Segment Start: QUOTED PASSAGE

Karenia papilionacea

Karenia papilionacea
Scientific classification
(unranked): SAR
Phylum: Dinoflagellata
Class: Dinophyceae
Order: Gymnodiniales
Family: Kareniaceae
Genus: Karenia
Species: K. papilionacea
Binomial name
Karenia papilionacea
Haywood et al., 2004

Karenia papilionacea is a microbial species from the genus Karenia, which are dinoflagellates. It was first discovered in New Zealand.[1]

Description

Common to the Karenia genus, this species shares morphological characters such as a smooth theca and a linear apical groove on its apex. At the same time, this species can be distinguished from its cogenerates on the basis of morphological characteristics within its vegetative cells, including the location and shape of its nucleus; the excavation of its hypotheca; the characteristics of its apical and sulcal groove extensions on the epitheca; the shape of its cells, as well as their size and symmetry; the degree of dorsoventral compression; and the presence of an apical carina.

Segment End: QUOTED PASSAGE

● TASK BRIEF
Carry the Karenia papilionacea article forward from the point where it stops. The items after this text were taken from a different source.

Segment Start: DATA FOR REVIEW

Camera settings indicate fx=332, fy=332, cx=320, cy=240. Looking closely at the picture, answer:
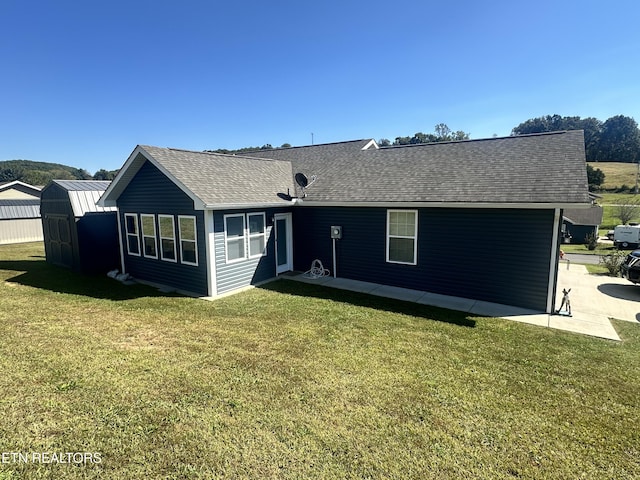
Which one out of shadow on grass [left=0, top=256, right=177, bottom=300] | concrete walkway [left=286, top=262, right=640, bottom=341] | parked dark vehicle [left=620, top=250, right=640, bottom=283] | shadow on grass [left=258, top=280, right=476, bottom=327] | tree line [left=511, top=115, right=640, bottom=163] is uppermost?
tree line [left=511, top=115, right=640, bottom=163]

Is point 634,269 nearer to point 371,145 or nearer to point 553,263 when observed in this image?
point 553,263

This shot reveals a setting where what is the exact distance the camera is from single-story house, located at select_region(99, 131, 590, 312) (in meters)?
8.42

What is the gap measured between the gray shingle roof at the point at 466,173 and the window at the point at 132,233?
602 centimetres

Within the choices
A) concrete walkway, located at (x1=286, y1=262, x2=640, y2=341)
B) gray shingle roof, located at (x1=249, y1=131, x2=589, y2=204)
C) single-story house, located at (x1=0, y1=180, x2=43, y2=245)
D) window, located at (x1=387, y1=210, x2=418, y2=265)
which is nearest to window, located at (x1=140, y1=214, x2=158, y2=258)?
concrete walkway, located at (x1=286, y1=262, x2=640, y2=341)

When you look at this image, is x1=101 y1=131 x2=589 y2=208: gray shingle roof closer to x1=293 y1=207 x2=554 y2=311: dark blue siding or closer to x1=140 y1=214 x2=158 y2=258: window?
x1=293 y1=207 x2=554 y2=311: dark blue siding

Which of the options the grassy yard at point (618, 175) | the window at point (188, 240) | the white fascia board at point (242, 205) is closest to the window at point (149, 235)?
the window at point (188, 240)

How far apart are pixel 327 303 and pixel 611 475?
20.4 feet

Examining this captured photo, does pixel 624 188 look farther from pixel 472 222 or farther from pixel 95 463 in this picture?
pixel 95 463

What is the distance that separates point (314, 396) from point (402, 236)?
255 inches

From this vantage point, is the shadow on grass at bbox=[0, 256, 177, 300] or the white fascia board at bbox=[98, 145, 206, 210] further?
the shadow on grass at bbox=[0, 256, 177, 300]

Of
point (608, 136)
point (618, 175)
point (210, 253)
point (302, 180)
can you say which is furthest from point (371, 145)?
point (608, 136)

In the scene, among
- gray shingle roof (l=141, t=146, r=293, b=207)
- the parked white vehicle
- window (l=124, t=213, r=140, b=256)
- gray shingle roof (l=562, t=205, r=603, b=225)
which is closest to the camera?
gray shingle roof (l=141, t=146, r=293, b=207)

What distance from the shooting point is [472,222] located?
8.90 m

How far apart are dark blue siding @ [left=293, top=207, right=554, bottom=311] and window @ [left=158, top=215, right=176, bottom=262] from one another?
468 cm
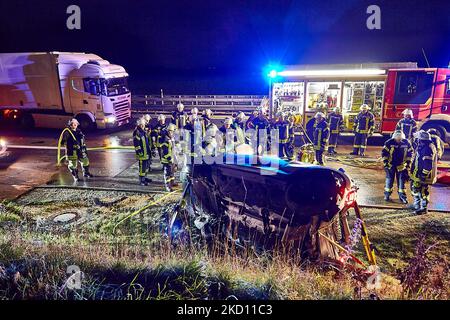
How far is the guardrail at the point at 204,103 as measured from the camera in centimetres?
1634

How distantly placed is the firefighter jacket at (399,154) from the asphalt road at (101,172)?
819 millimetres

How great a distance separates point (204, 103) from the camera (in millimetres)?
17062

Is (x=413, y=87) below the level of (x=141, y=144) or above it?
above

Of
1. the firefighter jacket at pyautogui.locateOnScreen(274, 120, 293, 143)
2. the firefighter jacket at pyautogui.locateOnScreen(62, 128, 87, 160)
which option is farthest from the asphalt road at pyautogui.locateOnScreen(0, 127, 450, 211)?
the firefighter jacket at pyautogui.locateOnScreen(274, 120, 293, 143)

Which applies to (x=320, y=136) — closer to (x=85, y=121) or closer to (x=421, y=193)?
(x=421, y=193)

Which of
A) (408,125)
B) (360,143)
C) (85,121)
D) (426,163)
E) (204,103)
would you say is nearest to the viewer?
(426,163)

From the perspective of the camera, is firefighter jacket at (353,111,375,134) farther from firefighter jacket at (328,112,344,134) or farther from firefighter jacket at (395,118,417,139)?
firefighter jacket at (395,118,417,139)

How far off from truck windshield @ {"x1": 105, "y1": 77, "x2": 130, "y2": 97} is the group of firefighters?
476 centimetres

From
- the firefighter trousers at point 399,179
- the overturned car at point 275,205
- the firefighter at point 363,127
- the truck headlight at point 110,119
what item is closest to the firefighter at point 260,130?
the firefighter at point 363,127

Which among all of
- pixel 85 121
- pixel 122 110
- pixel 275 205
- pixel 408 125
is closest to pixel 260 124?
pixel 408 125

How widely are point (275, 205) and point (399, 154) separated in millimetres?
3842

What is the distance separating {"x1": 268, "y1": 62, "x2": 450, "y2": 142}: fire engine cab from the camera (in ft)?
36.1

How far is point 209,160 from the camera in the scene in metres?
5.38

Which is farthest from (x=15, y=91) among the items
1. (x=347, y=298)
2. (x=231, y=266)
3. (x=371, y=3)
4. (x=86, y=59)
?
(x=371, y=3)
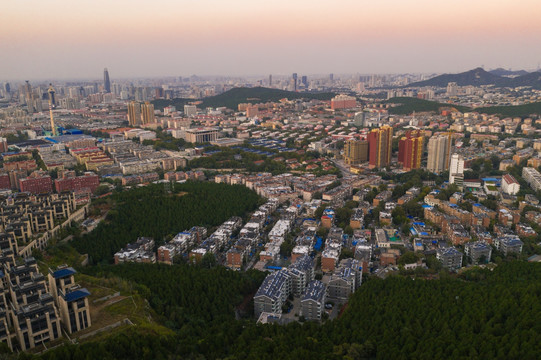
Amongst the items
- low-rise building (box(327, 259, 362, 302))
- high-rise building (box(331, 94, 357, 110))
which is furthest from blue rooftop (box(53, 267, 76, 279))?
high-rise building (box(331, 94, 357, 110))

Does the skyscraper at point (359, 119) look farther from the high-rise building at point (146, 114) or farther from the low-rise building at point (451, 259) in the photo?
the low-rise building at point (451, 259)

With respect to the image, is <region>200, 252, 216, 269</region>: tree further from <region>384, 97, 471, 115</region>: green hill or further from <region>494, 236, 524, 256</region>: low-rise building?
<region>384, 97, 471, 115</region>: green hill

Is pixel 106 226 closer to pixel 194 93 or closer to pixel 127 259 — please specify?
pixel 127 259

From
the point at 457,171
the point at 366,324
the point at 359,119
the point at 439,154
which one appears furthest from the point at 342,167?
the point at 366,324

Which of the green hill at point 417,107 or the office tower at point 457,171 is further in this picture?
the green hill at point 417,107

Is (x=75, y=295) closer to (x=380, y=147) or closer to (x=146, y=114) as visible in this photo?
(x=380, y=147)

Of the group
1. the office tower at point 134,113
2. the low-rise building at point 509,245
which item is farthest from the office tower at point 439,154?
the office tower at point 134,113

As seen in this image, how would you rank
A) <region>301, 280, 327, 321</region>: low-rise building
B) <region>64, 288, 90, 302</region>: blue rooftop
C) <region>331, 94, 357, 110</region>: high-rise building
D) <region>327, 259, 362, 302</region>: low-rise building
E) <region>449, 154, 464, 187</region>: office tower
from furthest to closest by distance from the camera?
<region>331, 94, 357, 110</region>: high-rise building, <region>449, 154, 464, 187</region>: office tower, <region>327, 259, 362, 302</region>: low-rise building, <region>301, 280, 327, 321</region>: low-rise building, <region>64, 288, 90, 302</region>: blue rooftop
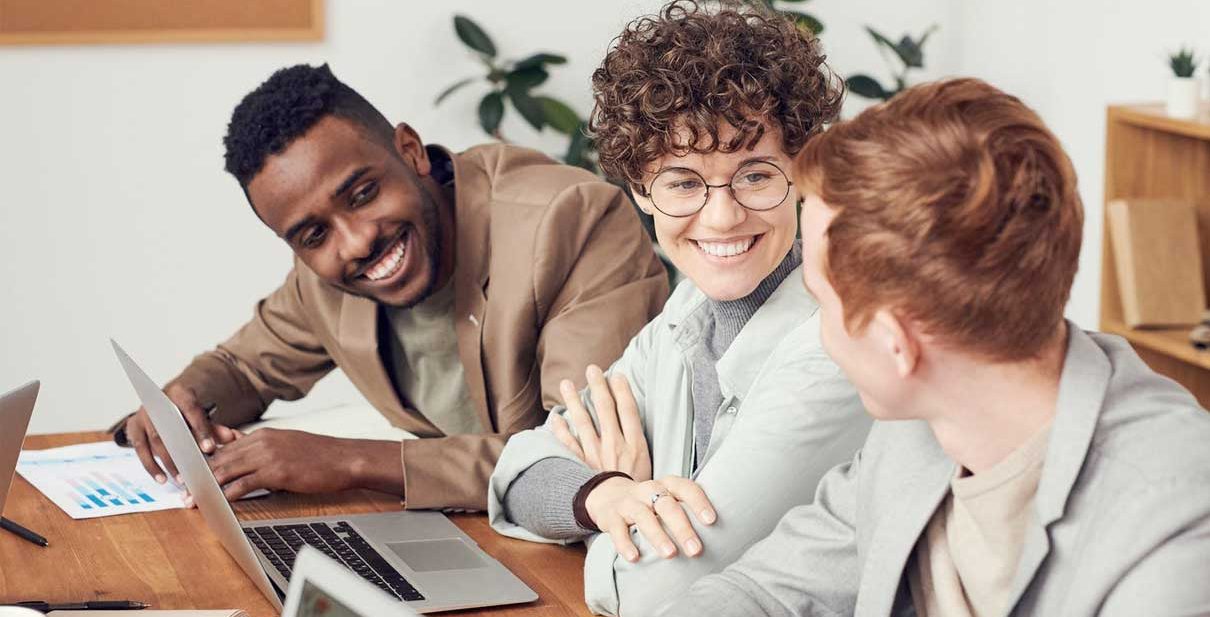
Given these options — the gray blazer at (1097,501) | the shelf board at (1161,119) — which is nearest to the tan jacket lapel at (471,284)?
the gray blazer at (1097,501)

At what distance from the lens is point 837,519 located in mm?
1392

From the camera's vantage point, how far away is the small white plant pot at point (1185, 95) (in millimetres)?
2996

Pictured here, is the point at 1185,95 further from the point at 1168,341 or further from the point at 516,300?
the point at 516,300

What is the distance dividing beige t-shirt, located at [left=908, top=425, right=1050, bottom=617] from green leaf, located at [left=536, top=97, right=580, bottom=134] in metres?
2.88

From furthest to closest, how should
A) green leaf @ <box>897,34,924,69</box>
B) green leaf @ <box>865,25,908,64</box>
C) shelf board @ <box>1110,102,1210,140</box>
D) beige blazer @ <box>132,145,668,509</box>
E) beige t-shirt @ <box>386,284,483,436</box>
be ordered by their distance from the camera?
green leaf @ <box>897,34,924,69</box>
green leaf @ <box>865,25,908,64</box>
shelf board @ <box>1110,102,1210,140</box>
beige t-shirt @ <box>386,284,483,436</box>
beige blazer @ <box>132,145,668,509</box>

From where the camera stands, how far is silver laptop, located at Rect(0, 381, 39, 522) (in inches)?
57.4

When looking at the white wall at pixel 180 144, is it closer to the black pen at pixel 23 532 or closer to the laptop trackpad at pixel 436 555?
the black pen at pixel 23 532

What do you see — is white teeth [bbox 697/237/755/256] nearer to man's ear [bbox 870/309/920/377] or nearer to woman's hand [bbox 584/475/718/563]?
woman's hand [bbox 584/475/718/563]

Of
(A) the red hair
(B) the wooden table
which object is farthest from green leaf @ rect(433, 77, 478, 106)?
(A) the red hair

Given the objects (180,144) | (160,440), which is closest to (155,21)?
(180,144)

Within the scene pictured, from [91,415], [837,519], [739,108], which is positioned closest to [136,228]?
[91,415]

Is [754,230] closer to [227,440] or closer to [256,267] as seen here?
[227,440]

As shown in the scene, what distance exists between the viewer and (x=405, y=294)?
2.21m

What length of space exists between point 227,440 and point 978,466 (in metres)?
1.27
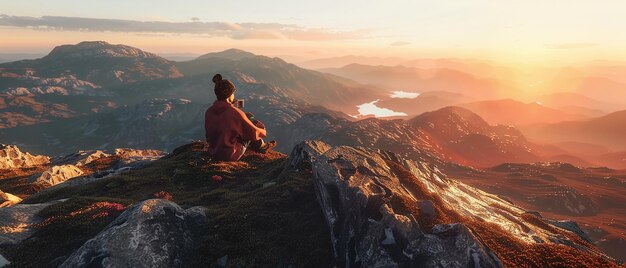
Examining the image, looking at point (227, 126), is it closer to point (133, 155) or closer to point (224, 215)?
point (224, 215)

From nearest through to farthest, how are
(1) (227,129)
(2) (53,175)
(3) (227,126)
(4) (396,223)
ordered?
(4) (396,223) < (3) (227,126) < (1) (227,129) < (2) (53,175)

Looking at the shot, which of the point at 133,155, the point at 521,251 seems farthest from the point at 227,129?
the point at 133,155

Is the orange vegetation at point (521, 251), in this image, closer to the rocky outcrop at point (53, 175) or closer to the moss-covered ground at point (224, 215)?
the moss-covered ground at point (224, 215)

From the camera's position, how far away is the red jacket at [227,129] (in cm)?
2128

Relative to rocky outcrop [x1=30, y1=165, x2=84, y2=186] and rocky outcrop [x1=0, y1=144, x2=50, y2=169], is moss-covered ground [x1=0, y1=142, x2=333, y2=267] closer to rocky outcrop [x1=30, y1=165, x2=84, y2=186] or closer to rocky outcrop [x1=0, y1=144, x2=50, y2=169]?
rocky outcrop [x1=30, y1=165, x2=84, y2=186]

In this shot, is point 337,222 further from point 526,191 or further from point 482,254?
point 526,191

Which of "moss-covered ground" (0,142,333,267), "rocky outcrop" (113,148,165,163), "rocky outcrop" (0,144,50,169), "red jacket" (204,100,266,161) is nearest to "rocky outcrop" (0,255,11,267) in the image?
"moss-covered ground" (0,142,333,267)

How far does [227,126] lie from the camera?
21984 millimetres

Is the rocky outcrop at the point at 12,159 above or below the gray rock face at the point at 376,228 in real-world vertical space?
below

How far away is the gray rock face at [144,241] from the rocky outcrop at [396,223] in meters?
5.81

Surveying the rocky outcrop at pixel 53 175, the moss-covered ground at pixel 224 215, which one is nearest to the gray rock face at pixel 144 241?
the moss-covered ground at pixel 224 215

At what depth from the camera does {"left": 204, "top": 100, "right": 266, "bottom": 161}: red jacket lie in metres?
21.3

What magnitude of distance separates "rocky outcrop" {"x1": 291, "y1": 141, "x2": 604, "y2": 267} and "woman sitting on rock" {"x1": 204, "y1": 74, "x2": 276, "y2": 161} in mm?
7378

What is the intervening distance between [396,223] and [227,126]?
46.9ft
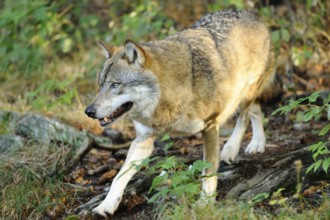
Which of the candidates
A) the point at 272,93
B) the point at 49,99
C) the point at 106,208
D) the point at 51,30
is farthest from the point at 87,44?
the point at 106,208

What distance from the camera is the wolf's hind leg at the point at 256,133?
6.00 metres

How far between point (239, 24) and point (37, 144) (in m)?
2.51

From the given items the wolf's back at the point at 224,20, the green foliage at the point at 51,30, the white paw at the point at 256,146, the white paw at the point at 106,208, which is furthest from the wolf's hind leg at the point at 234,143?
the green foliage at the point at 51,30

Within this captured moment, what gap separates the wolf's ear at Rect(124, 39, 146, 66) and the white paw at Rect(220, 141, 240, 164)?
1.50m

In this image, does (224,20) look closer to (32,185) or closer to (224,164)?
(224,164)

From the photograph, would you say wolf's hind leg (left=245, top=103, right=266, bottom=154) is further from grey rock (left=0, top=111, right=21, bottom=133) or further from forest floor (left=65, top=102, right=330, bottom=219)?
grey rock (left=0, top=111, right=21, bottom=133)

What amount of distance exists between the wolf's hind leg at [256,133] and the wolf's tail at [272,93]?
0.73 ft

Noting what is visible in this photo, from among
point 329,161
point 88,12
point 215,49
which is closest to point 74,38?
point 88,12

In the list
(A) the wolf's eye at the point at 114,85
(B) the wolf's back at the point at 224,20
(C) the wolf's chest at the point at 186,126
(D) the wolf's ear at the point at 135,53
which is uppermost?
(D) the wolf's ear at the point at 135,53

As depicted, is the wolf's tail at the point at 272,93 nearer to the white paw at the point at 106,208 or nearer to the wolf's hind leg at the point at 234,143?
the wolf's hind leg at the point at 234,143

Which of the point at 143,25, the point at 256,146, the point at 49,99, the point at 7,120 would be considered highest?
the point at 143,25

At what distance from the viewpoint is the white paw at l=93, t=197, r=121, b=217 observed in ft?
15.5

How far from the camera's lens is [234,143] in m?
5.83

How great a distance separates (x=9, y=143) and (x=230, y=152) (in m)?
2.35
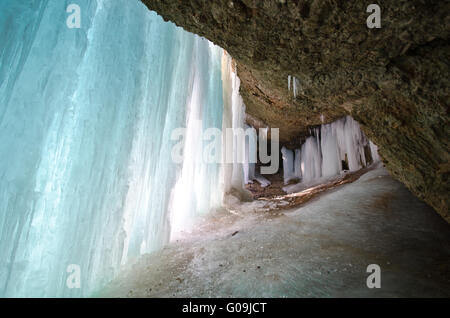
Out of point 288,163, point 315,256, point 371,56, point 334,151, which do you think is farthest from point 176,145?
point 288,163

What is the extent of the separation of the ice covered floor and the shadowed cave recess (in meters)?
0.03

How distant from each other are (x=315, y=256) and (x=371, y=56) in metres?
3.29

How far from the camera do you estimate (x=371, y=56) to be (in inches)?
135

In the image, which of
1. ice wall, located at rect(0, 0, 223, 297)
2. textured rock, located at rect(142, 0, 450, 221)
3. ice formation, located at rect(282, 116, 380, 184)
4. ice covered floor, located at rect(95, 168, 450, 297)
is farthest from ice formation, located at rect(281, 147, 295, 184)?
ice wall, located at rect(0, 0, 223, 297)

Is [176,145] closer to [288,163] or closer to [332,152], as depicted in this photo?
[332,152]

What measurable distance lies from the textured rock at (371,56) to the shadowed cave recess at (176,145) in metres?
0.02

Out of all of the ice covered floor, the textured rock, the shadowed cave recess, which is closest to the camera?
the shadowed cave recess

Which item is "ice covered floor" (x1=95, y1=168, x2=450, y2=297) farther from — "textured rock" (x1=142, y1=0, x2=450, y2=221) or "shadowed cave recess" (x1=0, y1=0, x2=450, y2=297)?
"textured rock" (x1=142, y1=0, x2=450, y2=221)

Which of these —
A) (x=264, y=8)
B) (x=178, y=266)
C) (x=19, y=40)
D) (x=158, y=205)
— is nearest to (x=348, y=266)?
(x=178, y=266)

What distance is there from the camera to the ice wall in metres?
2.31

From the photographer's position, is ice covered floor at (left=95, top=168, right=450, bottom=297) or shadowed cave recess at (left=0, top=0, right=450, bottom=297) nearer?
shadowed cave recess at (left=0, top=0, right=450, bottom=297)

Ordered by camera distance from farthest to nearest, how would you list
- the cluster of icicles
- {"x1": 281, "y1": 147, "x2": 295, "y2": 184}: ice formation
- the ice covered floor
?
{"x1": 281, "y1": 147, "x2": 295, "y2": 184}: ice formation → the cluster of icicles → the ice covered floor

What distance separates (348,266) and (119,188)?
3.53 m

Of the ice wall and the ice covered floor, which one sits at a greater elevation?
the ice wall
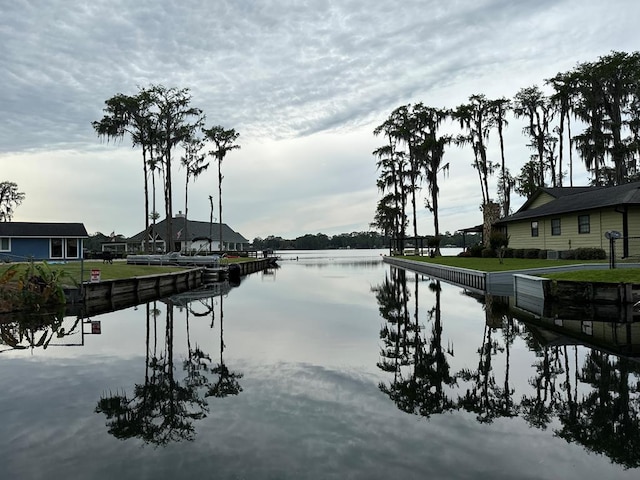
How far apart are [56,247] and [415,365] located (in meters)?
39.2

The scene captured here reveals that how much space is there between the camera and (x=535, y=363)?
9477 mm

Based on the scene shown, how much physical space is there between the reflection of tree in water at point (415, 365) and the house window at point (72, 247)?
1335 inches

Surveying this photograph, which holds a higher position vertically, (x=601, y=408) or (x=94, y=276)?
(x=94, y=276)

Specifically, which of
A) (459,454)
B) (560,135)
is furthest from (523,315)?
(560,135)

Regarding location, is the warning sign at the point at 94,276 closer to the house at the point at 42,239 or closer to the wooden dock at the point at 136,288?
the wooden dock at the point at 136,288

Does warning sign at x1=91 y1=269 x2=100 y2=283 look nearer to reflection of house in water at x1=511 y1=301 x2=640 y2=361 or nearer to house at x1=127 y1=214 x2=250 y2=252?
reflection of house in water at x1=511 y1=301 x2=640 y2=361

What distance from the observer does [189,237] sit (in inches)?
2854

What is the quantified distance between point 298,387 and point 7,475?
4.25m

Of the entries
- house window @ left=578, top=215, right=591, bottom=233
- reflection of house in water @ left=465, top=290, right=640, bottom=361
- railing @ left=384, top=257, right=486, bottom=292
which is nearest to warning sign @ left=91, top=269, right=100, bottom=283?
reflection of house in water @ left=465, top=290, right=640, bottom=361

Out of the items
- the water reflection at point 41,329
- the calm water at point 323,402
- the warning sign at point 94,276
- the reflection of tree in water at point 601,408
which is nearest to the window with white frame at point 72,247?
the warning sign at point 94,276

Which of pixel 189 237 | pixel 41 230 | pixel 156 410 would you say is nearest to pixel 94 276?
pixel 156 410

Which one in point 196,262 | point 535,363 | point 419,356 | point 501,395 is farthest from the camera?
point 196,262

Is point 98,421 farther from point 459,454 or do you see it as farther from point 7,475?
point 459,454

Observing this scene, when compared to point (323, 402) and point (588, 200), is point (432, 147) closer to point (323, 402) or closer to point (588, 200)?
point (588, 200)
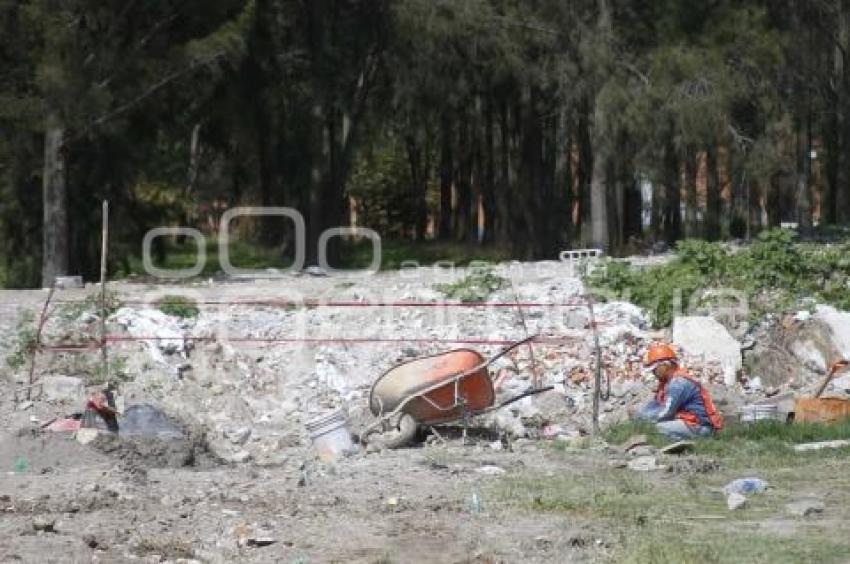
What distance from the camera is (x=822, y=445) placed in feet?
41.2

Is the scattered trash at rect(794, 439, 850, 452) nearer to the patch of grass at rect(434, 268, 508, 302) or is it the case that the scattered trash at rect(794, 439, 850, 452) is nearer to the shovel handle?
the shovel handle

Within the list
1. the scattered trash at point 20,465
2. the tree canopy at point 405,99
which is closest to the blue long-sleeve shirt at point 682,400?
the scattered trash at point 20,465

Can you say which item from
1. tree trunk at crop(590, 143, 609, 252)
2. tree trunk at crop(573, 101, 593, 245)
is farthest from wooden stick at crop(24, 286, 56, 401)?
tree trunk at crop(573, 101, 593, 245)

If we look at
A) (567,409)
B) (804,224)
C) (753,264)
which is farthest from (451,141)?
(567,409)

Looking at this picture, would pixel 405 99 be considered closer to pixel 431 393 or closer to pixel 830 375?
pixel 830 375

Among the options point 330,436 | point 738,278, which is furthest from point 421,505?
point 738,278

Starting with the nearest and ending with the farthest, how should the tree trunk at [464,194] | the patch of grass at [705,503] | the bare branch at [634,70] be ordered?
the patch of grass at [705,503] < the bare branch at [634,70] < the tree trunk at [464,194]

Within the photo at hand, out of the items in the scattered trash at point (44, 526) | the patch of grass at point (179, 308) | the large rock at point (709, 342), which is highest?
the patch of grass at point (179, 308)

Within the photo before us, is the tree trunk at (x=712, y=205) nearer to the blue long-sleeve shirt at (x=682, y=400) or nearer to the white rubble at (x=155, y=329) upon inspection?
the white rubble at (x=155, y=329)

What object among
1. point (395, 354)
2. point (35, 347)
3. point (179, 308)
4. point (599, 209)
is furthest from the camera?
point (599, 209)

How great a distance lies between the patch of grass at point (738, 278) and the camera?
730 inches

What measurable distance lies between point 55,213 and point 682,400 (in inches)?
563

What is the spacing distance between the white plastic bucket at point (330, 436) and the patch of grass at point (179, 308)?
554cm

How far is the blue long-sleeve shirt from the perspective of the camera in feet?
42.9
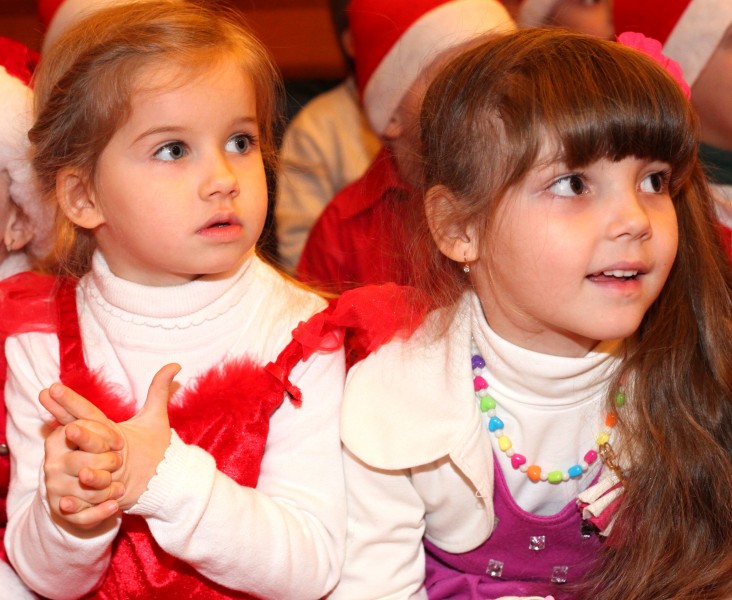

Segment End: DATA FOR REVIEW

● OUTPUT FOR THIS EXERCISE
Species that present said dorsoventral compression are shown to swim in a distinctive fluttering motion.[2][3]

Molecular phylogenetic analyses of rDNA indicates Karenia papilionacea, together with K. selliformis and K. bicuneiformis, is closely related to K. mikimotoi and K. brevis.[1]

References

  1. 1 2 Haywood, Allison J.; Steidinger, Karen A.; Truby, Earnest W.; Bergquist, Patricia R.; Bergquist, Peter L.; Adamson, Janet; Mackenzie, Lincoln (2004). "COMPARATIVE MORPHOLOGY AND MOLECULAR PHYLOGENETIC ANALYSIS OF THREE NEW SPECIES OF THE GENUS KARENIA (DINOPHYCEAE) FROM NEW ZEALAND1". Journal of Phycology. 40 (1): 165–179. doi:10.1111/j.0022-3646.2004.02-149.x. ISSN 0022-3646.
  2. Rhodes, Lesley, and Susie Wood. "Micro-algal and Cyanobacterial Producers of Biotoxins." Toxins and Biologically Active Compounds from Microalgae 1 (2014): 21.
  3. Kamykowski, D., E. J. Milligan, and R. E. Reed. "Relationships between geotaxis/phototaxis and diel vertical migration in autotrophic dinoflagellates."Journal of Plankton Research 20.9 (1998): 1781-1796.